Records of scene-based questions:
>> begin

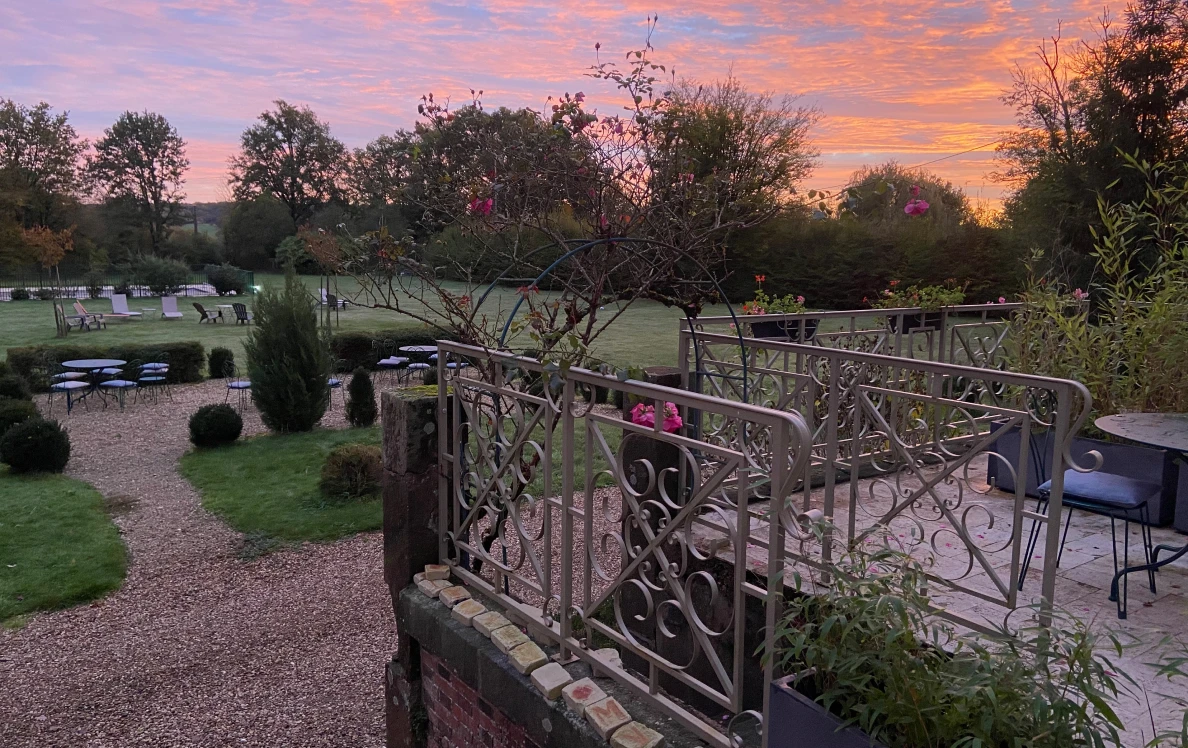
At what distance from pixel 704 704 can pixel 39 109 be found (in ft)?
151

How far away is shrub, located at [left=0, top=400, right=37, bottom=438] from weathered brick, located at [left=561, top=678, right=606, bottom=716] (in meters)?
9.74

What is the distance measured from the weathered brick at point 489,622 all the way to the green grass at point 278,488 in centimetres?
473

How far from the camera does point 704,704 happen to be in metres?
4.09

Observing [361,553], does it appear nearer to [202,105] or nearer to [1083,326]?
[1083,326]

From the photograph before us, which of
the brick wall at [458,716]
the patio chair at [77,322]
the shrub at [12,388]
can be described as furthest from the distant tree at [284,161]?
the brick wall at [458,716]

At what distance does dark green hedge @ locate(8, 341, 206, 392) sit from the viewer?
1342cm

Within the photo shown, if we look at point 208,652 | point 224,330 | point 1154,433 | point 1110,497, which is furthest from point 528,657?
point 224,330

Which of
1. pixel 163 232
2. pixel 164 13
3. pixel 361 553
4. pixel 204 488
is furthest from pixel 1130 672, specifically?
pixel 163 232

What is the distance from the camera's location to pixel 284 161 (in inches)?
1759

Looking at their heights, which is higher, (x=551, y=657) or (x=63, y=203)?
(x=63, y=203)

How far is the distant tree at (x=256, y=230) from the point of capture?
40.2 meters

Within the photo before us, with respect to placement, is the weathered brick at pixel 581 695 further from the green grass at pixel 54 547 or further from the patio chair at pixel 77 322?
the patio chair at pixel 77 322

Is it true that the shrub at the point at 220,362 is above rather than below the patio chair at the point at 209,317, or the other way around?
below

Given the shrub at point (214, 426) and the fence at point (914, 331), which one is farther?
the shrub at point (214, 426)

>> end
>> begin

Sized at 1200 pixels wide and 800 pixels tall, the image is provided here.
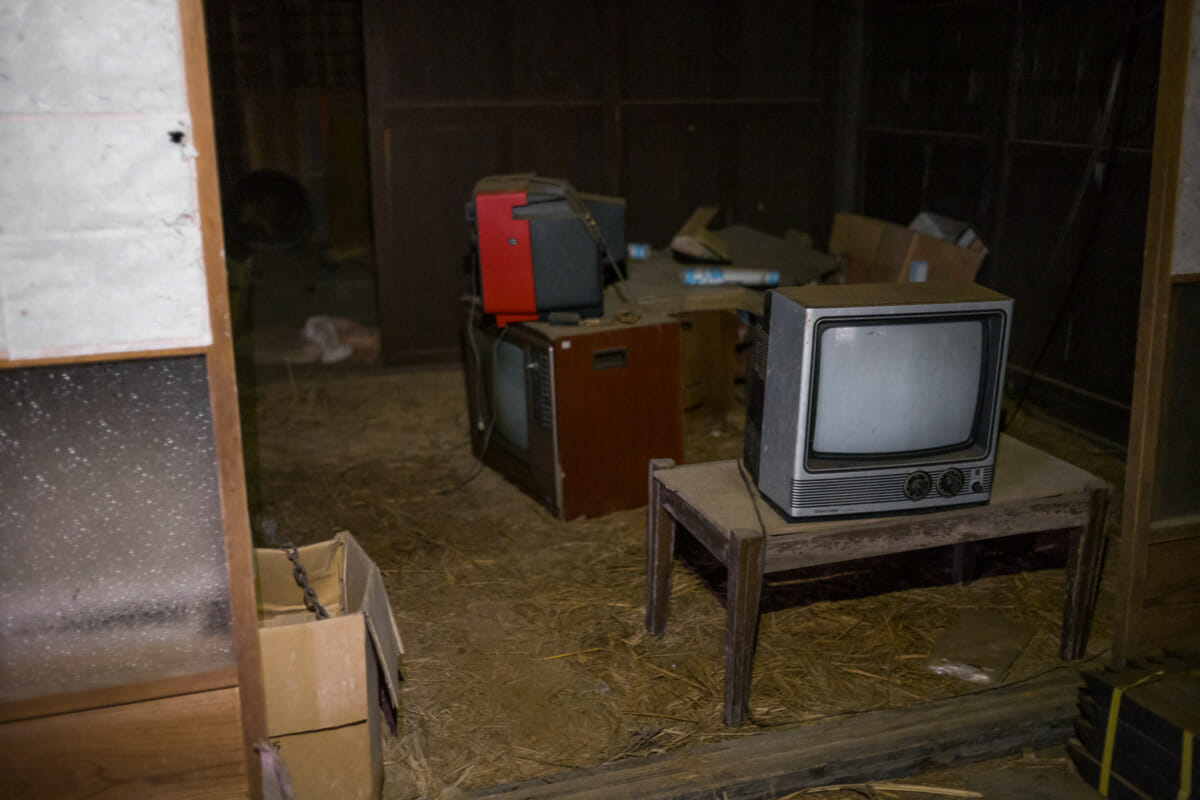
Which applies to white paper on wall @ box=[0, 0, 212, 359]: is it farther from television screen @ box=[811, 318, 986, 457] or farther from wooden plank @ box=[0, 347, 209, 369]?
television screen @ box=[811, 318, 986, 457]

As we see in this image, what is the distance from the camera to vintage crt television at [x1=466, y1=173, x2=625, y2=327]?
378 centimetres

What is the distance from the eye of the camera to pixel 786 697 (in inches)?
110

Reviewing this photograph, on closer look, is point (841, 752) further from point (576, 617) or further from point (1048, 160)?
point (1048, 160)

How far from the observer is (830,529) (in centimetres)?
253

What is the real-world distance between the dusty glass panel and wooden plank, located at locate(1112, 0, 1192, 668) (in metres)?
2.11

>> end

-- Task --
Pull out each line from the listing above that contains the word "brick", and copy those lines in their original order.

-- Exercise response --
How far away is shrub, located at [left=0, top=400, right=37, bottom=438] from weathered brick, located at [left=561, top=678, right=606, bottom=716] (in meters)?
What is the distance measured from the weathered brick at point 489,622 all the way to the green grass at point 278,488 in centimetres?
the brick wall at [458,716]
the brick wall at [458,716]
Within the photo before us, with respect to placement, is the weathered brick at pixel 581 695 further from the green grass at pixel 54 547 or further from the patio chair at pixel 77 322?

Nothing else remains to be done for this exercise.